Ibu mengambilkan makanan ditaruh di atas piring, lalu memberikannya kepadaku. Sebelum aku makan, aku mengajak ibu mengobrol.

"Bu, minta tolong bilang ke Ayahlah, nanti kalau pulang suruh bawakan roti kesukaanku ya, hehehe," ucapku.

Ibu mengelus kepalaku.

"Jadi kurir roti itu lama-lama Ayahmu, Dek. Tiap minggu bawa pulang roti lapis kesukaanmu, hehehe," ucap ibu sambil tertawa terbahak-bahak.

"Ibu, mah gitu. Nanti Dedek bilangin ke Ayah," ucapku sembari tersenyum.

"Sudah, kamu makan dulu," ucap ibu.

Aku memutuskan untuk makan, suapan demi suapan masuk ke dalam mulutku. Aku merasa bahagia, karena selama ini ibu selalu memperhatikan aku.

Ibuku memang hanya ibu rumah tangga, yang selalu ada untuk anak semata wayangnya. Kata ibu, beliau tidak ingin melewatkan tumbuh kembangku hingga dewasa.

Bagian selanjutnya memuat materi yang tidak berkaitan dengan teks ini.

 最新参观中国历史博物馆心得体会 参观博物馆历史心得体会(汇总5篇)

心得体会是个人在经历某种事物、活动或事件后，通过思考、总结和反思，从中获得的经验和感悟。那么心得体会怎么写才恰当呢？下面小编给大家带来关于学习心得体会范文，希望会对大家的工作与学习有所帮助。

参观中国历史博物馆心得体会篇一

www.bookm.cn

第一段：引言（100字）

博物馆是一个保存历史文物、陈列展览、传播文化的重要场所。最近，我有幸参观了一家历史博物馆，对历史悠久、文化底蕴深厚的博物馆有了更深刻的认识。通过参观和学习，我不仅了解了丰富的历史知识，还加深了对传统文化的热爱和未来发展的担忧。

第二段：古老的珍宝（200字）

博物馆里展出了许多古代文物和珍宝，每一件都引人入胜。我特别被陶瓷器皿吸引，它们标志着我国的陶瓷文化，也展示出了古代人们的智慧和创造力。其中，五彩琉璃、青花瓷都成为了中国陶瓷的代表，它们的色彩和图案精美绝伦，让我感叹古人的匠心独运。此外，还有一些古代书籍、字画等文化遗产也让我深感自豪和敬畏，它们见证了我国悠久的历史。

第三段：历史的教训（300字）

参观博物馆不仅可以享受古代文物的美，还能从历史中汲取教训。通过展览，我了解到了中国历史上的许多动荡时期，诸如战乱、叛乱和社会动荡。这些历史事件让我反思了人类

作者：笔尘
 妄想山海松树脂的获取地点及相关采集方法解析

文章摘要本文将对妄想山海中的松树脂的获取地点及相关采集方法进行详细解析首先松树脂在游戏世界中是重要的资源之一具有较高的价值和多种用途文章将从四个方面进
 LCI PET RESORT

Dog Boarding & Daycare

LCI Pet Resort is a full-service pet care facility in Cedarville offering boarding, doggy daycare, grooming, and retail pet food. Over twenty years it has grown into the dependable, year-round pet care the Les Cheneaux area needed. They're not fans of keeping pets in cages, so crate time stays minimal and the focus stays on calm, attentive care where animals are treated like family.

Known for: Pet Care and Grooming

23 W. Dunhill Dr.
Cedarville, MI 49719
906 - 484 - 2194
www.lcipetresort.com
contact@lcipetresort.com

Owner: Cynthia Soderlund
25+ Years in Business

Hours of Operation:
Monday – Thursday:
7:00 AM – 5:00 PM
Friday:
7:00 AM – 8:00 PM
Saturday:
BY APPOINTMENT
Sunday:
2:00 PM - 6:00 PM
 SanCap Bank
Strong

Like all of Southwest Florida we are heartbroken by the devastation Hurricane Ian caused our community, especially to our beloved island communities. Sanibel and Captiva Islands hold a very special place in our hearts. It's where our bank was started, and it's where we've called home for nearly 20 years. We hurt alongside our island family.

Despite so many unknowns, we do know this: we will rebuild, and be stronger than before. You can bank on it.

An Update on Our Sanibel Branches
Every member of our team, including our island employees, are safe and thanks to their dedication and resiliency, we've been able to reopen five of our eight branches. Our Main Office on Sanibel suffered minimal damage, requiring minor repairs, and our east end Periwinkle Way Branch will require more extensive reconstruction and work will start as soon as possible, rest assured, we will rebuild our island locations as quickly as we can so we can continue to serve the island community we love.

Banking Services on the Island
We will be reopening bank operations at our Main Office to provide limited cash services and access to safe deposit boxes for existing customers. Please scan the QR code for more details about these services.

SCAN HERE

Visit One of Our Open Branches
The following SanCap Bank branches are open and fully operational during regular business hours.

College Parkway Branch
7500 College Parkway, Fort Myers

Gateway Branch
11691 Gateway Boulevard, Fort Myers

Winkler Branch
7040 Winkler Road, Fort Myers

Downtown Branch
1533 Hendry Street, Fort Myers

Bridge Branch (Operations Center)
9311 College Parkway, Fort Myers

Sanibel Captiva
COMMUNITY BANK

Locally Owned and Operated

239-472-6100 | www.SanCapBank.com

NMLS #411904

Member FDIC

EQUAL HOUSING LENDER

Itu salah satu alasan beliau, karena alasan sebenarnya beliau tidak diizinkan ayah untuk bekerja. Beliau rela resign dari pekerjaannya terlebih dahulu, hanya untuk berbakti ke ayah dan mendidikku. Walaupun selama ini mereka tak secara langsung mengungkapkan rasa sayangnya, tetapi dengan perlakuan mereka aku pun paham.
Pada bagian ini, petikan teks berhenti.